Since then, Líthica has worked to conserve the place, to bring it back to life with gardens and water, and to open it to the public as a cultural space. It is an unusual case: a site that is worth visiting not for what nature put there but for what generations of quarrymen took away, and for the decision not to let that void be erased.

The harbour of Ciutadella at dusk, with its houses and boats, in western Menorca.
Ciutadella, barely a kilometre from the quarries: much of its palaces and houses were raised with the marès that came from here. · Photo: Adobe Stock

The two quarries: the hand and the machine

Inside, you can make out two very different landscapes, and understanding them is half the visit.

The first is that of manual extraction, from the 19th and early 20th century. Here the quarrymen worked with pick and saw, and the result has a human, almost organic scale: irregular walls, nooks, terraces at different heights. Over time this sector has been reclaimed by vegetation, so that the bare stone coexists with gardens, water and corners to sit in. It is the gentle, contemplative part.

The second is that of mechanical extraction, between 1960 and 1994, when machines could descend far deeper into the vertical. From here came the most spectacular halls: soaring walls and vertical shafts of smooth, perfectly geometric faces that produce an overwhelming effect. It is here, in the deepest quarry, that the place truly becomes a cathedral of stone: the sound changes, the light falls from above, and you understand, without anyone explaining it, what it means to wrest stone from the earth for a century.

Garden, maze and the art of the pause

Líthica is not only geology and industrial memory. The foundation has woven into its interior a botanical garden of Mediterranean species, a leafy maze and a series of corners designed for stopping: benches, ponds, shade. The route invites you to slow down, to lose yourself a little among the walls, to look upwards.

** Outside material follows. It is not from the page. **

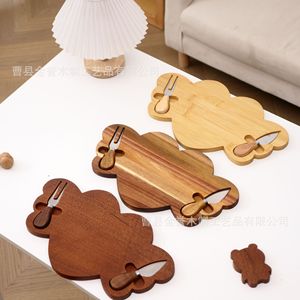 Tabla de queso de madera de forma irregular con cuchillo y tenedor para uso doméstico - Product Image 1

It is, at heart, a lesson in what on these pages we call the art of Menorcan calm: a place that is not consumed in ten minutes nor summed up in a single photo, but one that asks for time. Hence the recommendation to set aside at least an hour and a half. Those who enter in a hurry leave with a handful of images; those who enter with calm carry the place away with them.

Concerts in a quarry?

Yes. In summer, the deepest quarry —the one with the great vertical walls— becomes a singular stage. The stone that for a century was cut and carried away now gives back something different: open-air concerts, with the audience seated among marès walls that act as a natural sounding box. It is hard to imagine a more unexpected auditorium, or a better way to close the circle of a place like this.

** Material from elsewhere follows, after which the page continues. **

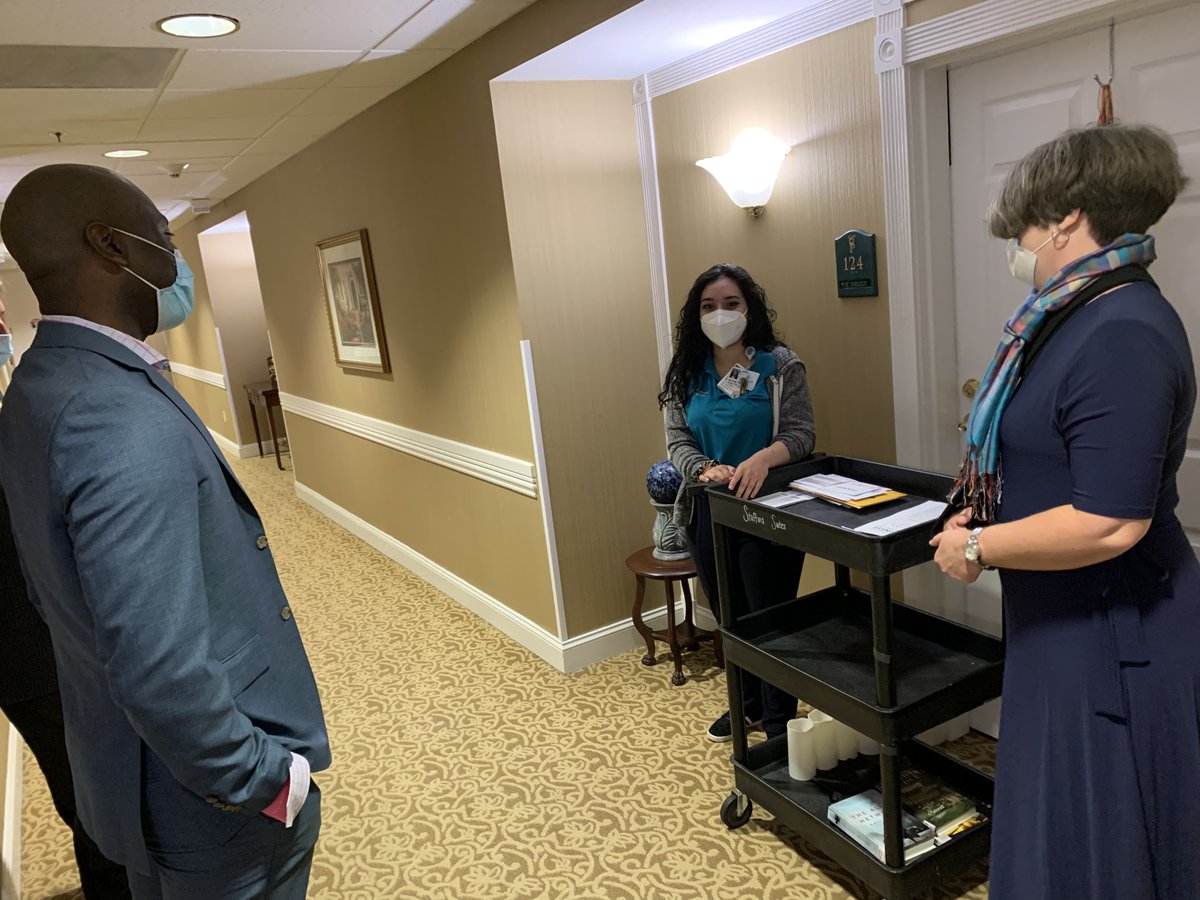 AtriumNavicent's tweet photo. In our most recent #CEOOnTheGo - Atrium Health Navicent President and CEO Delvecchio S. Finley recently paid a visit to Carlyle Place, Navicent Health where he rounded and visited with teammates and leaders! https://t.co/comvQsPvNV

The dates and the programme change each season, so it is worth checking the up-to-date calendar and prices before planning your visit. But the underlying idea is the one that wins you over: a space born of the hardest labour ends up devoted to the most serene of things.

When to go and how to get around

Líthica is about 2 km from Ciutadella, the city of palaces, which makes it a perfect outing to pair with a morning or an afternoon in the old town. It can be visited for much of the year, although opening hours and prices are seasonal: the sensible thing is to confirm them at lithica.es before you go. In the warmer months, the first hours of the day and the late afternoon give the best light on the golden walls, and they are also the coolest stretches for exploring the quarry away from the midday sun.

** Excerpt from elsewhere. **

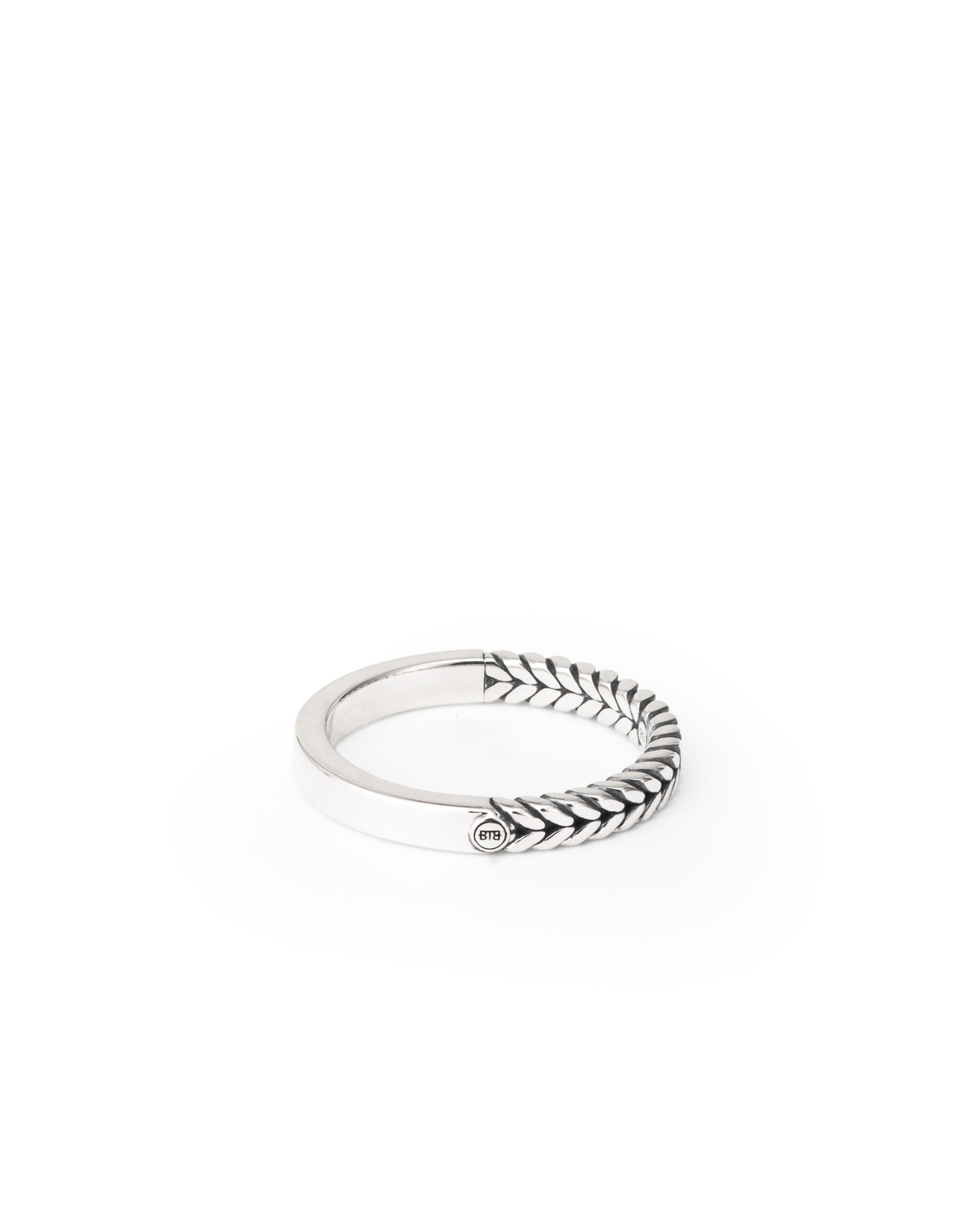330 16 - Buddha to Buddha Barbara mini dual ring zilver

To get there, bear in mind that parking is limited, and the summer heat: bring water, comfortable footwear and plenty of time.

Our take

Líthica is one of those places that never make the shortlist of postcard beaches and yet leave more of a mark than many of them. It is not spectacular in the obvious sense: it is a void, an absence worked over a century. But that is precisely why it moves you. To walk its walls is to understand where the stone of Ciutadella came from, what trade sustained the island, and what we choose to save when an activity falls silent.

It is quiet luxury in its purest state: silence, scale, golden light and the sense of standing in a place unlike any other in the Mediterranean. Go in without hurry, look upwards and let the maze carry you along. And if you happen upon a concert night, stay: rarely does stone sound so good.